I also joined Rep. Pramila Jayapal and more than 65 of my colleagues in a letter to Department of Homeland Security Secretary Alejandro Mayorkas, Department of Health and Human Services Secretary Xavier Becerra, Office of Refugee Resettlement (ORR) Director Cindy Huang, and Customs and Border Patrol (CBP) Senior Official Troy Miller urging the Biden administration to continue to strengthen protections of unaccompanied children and make key investments in reforms in the border where migrants are received as well as the shelter system to ensure children are cared for appropriately.

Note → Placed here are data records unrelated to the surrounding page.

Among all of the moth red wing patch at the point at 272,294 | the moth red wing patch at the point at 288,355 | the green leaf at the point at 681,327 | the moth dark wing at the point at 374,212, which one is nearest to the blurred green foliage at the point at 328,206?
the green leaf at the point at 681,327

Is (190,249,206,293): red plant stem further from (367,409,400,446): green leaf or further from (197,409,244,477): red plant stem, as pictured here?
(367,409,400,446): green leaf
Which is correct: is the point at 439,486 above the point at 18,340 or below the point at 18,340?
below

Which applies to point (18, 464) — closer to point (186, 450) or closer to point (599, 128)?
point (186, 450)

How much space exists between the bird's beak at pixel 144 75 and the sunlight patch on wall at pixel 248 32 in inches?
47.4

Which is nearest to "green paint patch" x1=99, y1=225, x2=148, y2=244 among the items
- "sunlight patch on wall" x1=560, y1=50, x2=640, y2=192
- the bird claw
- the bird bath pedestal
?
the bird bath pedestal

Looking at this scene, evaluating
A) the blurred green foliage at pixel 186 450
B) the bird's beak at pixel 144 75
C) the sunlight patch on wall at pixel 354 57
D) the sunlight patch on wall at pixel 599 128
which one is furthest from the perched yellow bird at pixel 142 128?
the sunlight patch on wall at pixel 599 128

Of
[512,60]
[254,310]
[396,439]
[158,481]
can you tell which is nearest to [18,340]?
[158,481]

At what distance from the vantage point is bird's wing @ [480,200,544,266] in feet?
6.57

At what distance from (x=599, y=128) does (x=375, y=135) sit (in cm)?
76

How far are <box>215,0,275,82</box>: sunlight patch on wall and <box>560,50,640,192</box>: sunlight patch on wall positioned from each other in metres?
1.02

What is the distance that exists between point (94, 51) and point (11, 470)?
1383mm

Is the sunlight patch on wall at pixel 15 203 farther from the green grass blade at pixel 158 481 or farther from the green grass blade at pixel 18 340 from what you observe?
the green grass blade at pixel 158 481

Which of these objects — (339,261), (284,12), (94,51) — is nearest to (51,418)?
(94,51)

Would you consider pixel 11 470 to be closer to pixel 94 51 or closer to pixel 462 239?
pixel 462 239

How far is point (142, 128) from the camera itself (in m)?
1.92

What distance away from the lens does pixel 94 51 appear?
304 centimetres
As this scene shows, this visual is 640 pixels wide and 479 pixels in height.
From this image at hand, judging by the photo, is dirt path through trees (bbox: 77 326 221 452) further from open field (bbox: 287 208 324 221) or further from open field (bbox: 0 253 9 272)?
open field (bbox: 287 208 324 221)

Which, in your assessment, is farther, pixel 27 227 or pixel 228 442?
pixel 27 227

Finally, I joined Rep. Rashida Tlaib and Rep. Hank Johnson’s letter to DHS Secretary Alejandro Mayorkas, CBP Senior Official Troy Miller, USCIS Acting Director Tae D. Johnson, and Archivist of the United States David S. Ferriero calling on the Department of Homeland Security and the National Archives and Records Administration (NARA) ensure government records documenting serious abuse, neglect, and misconduct within the immigration system are not destroyed.